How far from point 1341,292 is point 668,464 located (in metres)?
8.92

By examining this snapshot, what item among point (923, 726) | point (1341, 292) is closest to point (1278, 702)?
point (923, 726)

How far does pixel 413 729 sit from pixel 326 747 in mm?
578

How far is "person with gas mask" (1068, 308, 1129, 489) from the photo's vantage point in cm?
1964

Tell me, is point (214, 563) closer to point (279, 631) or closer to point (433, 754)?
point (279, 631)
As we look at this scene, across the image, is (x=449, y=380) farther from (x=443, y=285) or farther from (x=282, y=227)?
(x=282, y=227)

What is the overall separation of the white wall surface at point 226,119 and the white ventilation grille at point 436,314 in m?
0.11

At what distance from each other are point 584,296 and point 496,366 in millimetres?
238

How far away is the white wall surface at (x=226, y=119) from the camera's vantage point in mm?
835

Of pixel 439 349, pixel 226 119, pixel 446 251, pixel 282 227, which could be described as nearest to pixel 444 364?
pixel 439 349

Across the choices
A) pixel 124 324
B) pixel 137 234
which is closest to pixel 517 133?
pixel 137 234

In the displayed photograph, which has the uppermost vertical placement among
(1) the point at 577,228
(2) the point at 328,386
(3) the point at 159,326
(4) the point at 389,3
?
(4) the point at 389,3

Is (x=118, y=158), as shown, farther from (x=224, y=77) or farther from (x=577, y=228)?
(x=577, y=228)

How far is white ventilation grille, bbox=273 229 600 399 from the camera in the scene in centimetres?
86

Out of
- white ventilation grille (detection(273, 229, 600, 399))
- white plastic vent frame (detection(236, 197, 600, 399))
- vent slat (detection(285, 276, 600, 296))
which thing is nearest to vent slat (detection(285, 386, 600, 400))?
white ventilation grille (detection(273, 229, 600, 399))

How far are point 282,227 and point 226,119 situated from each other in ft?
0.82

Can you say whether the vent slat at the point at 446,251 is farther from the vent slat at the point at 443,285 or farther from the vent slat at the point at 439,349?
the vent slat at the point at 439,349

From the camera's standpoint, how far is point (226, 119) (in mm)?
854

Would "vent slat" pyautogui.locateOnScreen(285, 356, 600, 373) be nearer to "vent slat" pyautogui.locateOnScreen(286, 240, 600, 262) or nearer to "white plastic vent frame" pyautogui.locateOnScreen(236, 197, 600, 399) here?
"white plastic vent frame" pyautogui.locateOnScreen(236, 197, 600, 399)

TASK REQUIREMENTS – Copy all of the lines above, putting "observer" wherever "camera" appears and leaving everything else unchanged.

TASK RESULT –
How far from point 1341,292 is point 668,464 located (in metres)?
8.92

By examining this snapshot, what item among point (923, 726) | point (1341, 292) is closest to point (1278, 702)?
point (923, 726)

How far does pixel 413 729 sit from pixel 326 747 in mm?
578

How far is "person with gas mask" (1068, 308, 1129, 489) from the photo's vantage point in cm?
1964

Tell me, is point (214, 563) closer to point (279, 631) or closer to point (433, 754)?
point (279, 631)
As we look at this scene, across the image, is (x=449, y=380) farther from (x=443, y=285) or farther from (x=282, y=227)?
(x=282, y=227)

What is the overall separation of the white wall surface at point 226,119 and the white ventilation grille at point 436,314 in m?
0.11

At what distance from each other are point 584,296 and point 496,366 in millimetres?
238

How far away is the white wall surface at (x=226, y=119) from the observer's vantage point in mm?
835

Of pixel 439 349, pixel 226 119, pixel 446 251, pixel 282 227, which could be described as nearest to pixel 444 364?
pixel 439 349

Across the choices
A) pixel 124 324
B) pixel 137 234
which is closest to pixel 517 133?
pixel 137 234

In the displayed photograph, which has the uppermost vertical placement among
(1) the point at 577,228
(2) the point at 328,386
(3) the point at 159,326
(4) the point at 389,3
?
(4) the point at 389,3

Is (x=118, y=158), as shown, farther from (x=224, y=77) or farther from (x=577, y=228)?
(x=577, y=228)

How far is white ventilation grille, bbox=273 229 600 399 from the observer in the scene in centimetres?
86

Out of
- white ventilation grille (detection(273, 229, 600, 399))
- white plastic vent frame (detection(236, 197, 600, 399))
- vent slat (detection(285, 276, 600, 296))
which thing is nearest to vent slat (detection(285, 386, 600, 400))?
white ventilation grille (detection(273, 229, 600, 399))

How far are point 282,227 and point 226,119 situated from each other in ft?
0.82

Can you say whether the vent slat at the point at 446,251 is farther from the vent slat at the point at 443,285 or farther from the vent slat at the point at 439,349?
the vent slat at the point at 439,349

From the observer's standpoint, how far is point (226, 119) (in mm)?
854

Would "vent slat" pyautogui.locateOnScreen(285, 356, 600, 373) be nearer to "vent slat" pyautogui.locateOnScreen(286, 240, 600, 262) or nearer to "white plastic vent frame" pyautogui.locateOnScreen(236, 197, 600, 399) here?
"white plastic vent frame" pyautogui.locateOnScreen(236, 197, 600, 399)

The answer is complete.